* [Given problem A] Say whether each statement agrees with the turbo forum thread. Answer yes or no, and quote the words of the thread that decide it: (i) The poster makes 190 rwkw with the stock ECU. (ii) Fitting the turbo called for a 2.5 inch V band clamp. (iii) The 480 has a smaller turbine housing than the 430.
* [Given problem B] Summarize the turbo forum thread in two sentences.
* [Given problem C] Reproduce the part of the turbo forum thread starting at "So yeah, fairly" and ending at "entry turbine housing.".

--- Begin Text block ---

Jump to content
SAU Community

Recommended Posts

  • Replies 117
  • Created
  • Last Reply

Top Posters In This Topic

I am Currently using a KKR 430 turbo that Otomoto have kindly sponsored for my drift car, i took it out for its first test and tune session at the track on tuesday and i am very very happy with the performance and responce of the turbo.

I cam currently making 190 rwkw's with stock ecu, injectors and AFM, the timing has been changed.

i also have a GTR fuel pump, GTR cooler adn thats abouit it.

Whilist this turbo is not a direct bolt up... to make it fit i did the following.

Fitting of the turbo was not that difficult. otomoto can supply a dump pipe to suit that will bolt straight up to your front pipe this is what i got with the turbo and indeed it does bolt up, however i needed a 2.75 inch V band clamp (they are not a bolt type flange but rather a V band) and these are hard to find, so you'd need to go to your local turbo shop and order one in since most places i went yto only had 2.5 or 3 inch.

Grinding was required on the stock manifold and the com housing to make them clear each other, not much needs to be taken away from the comp housing, just a light linish. however theres a protrusion on the stock manifold which has a thread in it for the heat sheld bolt. i ground this away completly and turbo fits no worries then.

you fit the stock RB20 turbo oil return pipe, so no fab needed there, the oil feed line requires some bending but the banjo meets up easy enough. However you need a Metric Course thread Banjo bolt (nissan stock one is Metric Fine thread) this is a $4 part.

Water lines not needed, i just looped the stock ones around each other.

That leaves cooler pipe and intake pipe, the stock intake rubber pipe is a tad smaller then the intake on the compressor housing. You can make it fit by using hot water and forcing it on, but i took the opportunity to get a metal pipe made anyway, this pipe + one simple 90 degree elbow that had a flare on one end to meet up with the compressor outlet was all i needed.

Marky from Exhaust tech made me the pipes i needed for next to nothing, big ups goes to him!

So yeah, fairly simple, its no direct bolt on, but its damn near close enough! And yeah i dunno about turbo life yet bout mine will be pushed to the limits, rest assured, so we'll see how it goes from that! All in all, for the money they are absolutly worth it!

and the videos.....

the 480 is the same turbo as the 430 but with a larger split entry turbine housing.

This suggest that it would be laggier yet have more potential to make bigger hp

I chose the smaller of the two since ive got a competition drift car and responce is more important then bulk hp.

If you want more pics or specs. Contact

Ben Ellis

OTOMOTO Pty Ltd

45 Mary Pde Rydalmere NSW 2116

Ph. (02) 9898 1655

Fx. (02) 9898 1254

www.otomoto.com.au

i wanna see a dyno chart with AFR's and a separate with boost plot aswell if you dont mind :)

as you can see by the link i posted before...

http://forum.r31skylineclub.com/index.php?topic=44524.0

The 1.1 is stupidly laggy... if you take off approx 50rwkw from the graph in all areas (as i stated the result is fudged) then its damn laggy with a peak power of only around 250rwkw... it takes forever to get there.

--- End Text block ---
--- Begin Extracted information ---

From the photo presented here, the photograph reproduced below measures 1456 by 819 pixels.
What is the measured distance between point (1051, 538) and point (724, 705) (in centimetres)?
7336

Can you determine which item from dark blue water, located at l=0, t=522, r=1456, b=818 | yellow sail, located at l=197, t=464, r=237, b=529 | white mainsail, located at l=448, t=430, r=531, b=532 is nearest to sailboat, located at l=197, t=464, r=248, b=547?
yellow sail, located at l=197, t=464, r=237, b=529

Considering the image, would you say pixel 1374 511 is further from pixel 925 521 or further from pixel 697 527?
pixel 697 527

--- End Extracted information ---
--- Begin Extracted information ---

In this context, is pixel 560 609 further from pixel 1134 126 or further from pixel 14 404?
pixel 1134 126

--- End Extracted information ---
--- Begin Extracted information ---

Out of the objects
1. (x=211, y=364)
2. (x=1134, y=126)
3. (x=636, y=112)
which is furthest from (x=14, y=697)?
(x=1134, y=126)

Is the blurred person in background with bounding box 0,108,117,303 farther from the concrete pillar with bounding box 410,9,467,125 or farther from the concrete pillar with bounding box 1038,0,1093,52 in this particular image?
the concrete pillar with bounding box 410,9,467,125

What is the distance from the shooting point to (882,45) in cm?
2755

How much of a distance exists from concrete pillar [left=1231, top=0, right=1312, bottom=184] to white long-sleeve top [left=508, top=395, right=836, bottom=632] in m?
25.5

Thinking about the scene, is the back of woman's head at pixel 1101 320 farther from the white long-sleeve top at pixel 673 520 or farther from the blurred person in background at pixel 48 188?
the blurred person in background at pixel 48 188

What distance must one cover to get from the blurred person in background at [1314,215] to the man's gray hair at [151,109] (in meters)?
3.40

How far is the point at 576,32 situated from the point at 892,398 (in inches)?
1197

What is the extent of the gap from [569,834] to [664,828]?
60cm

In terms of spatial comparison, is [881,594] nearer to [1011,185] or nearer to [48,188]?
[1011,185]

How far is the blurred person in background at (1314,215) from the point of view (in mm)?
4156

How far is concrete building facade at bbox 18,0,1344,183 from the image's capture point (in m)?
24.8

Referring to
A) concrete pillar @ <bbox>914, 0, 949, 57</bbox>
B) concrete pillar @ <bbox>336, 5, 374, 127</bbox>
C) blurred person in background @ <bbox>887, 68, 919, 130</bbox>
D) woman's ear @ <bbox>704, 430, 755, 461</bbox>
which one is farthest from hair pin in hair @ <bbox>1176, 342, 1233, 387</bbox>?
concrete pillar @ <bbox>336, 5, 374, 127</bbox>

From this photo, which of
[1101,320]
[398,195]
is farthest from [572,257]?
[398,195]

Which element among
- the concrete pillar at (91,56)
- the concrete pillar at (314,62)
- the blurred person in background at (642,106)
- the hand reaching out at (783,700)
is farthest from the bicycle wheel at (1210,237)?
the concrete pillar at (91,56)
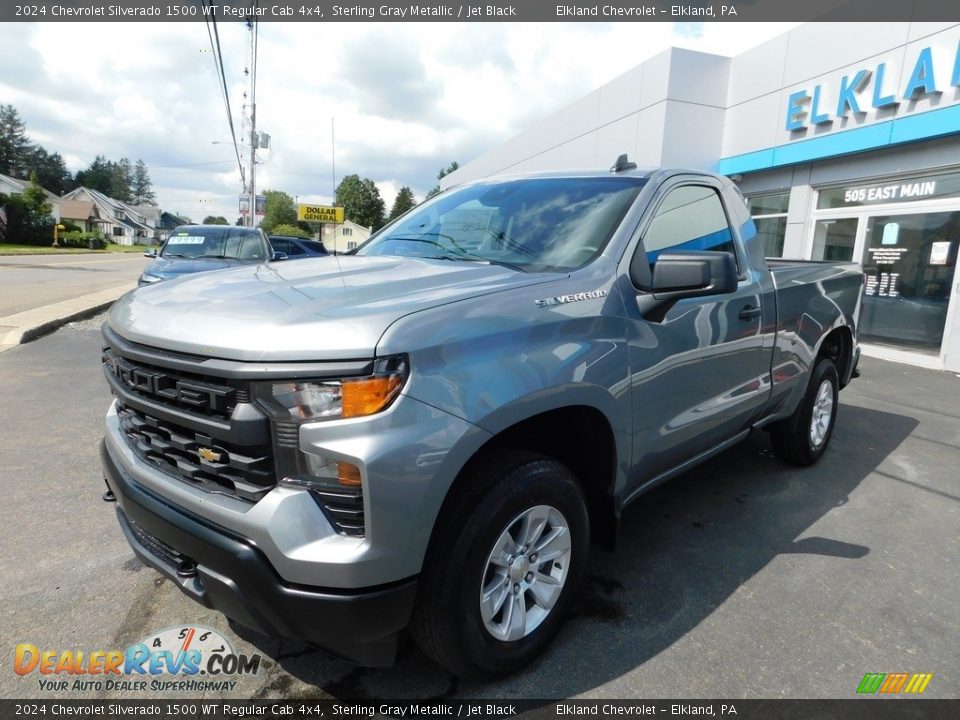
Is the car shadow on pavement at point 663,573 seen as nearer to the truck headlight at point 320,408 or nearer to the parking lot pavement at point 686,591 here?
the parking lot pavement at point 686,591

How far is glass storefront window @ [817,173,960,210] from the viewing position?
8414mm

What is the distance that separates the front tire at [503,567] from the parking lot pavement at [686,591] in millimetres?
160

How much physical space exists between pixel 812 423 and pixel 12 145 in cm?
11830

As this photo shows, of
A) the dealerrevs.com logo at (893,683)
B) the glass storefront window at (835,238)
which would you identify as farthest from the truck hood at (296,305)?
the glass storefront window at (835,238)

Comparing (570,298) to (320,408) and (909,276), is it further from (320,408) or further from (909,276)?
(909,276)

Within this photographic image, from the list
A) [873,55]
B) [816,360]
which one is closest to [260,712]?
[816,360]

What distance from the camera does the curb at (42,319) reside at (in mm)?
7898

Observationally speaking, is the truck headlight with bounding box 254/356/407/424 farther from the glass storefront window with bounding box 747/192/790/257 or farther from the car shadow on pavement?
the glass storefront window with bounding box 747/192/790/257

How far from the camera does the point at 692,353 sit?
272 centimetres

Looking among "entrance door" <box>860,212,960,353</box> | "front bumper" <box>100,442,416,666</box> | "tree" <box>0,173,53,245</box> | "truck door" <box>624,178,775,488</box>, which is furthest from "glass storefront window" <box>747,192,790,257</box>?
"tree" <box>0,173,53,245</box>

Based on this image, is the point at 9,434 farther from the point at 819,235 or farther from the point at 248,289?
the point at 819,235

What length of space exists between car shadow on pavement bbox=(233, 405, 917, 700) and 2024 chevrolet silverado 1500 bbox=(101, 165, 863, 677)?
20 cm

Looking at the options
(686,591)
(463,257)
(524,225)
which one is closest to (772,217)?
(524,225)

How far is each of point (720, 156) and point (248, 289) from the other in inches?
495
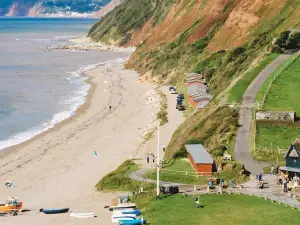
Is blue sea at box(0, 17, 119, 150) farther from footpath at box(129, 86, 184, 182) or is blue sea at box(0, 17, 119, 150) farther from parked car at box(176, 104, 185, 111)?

--- End Extracted information ---

* [Correct response A]
(i) Yes: "I cam currently making 190 rwkw's with stock ecu, injectors and AFM"
(ii) No: "i needed a 2.75 inch V band clamp"
(iii) No: "the 480 is the same turbo as the 430 but with a larger split entry turbine housing"

* [Correct response B] A poster reports fitting an Otomoto-sponsored KKR 430 turbo to a drift car and making 190 rwkw with the stock ECU, injectors and AFM, calling it no direct bolt-on but close enough. Fitting took a 2.75 inch V band clamp, grinding on the stock manifold and compressor housing, a different banjo bolt and new piping, and the poster chose the 430 over the larger 480 because response matters more than bulk power in a competition drift car.

* [Correct response C]
So yeah, fairly simple, its no direct bolt on, but its damn near close enough! And yeah i dunno about turbo life yet bout mine will be pushed to the limits, rest assured, so we'll see how it goes from that! All in all, for the money they are absolutly worth it!

and the videos.....

the 480 is the same turbo as the 430 but with a larger split entry turbine housing.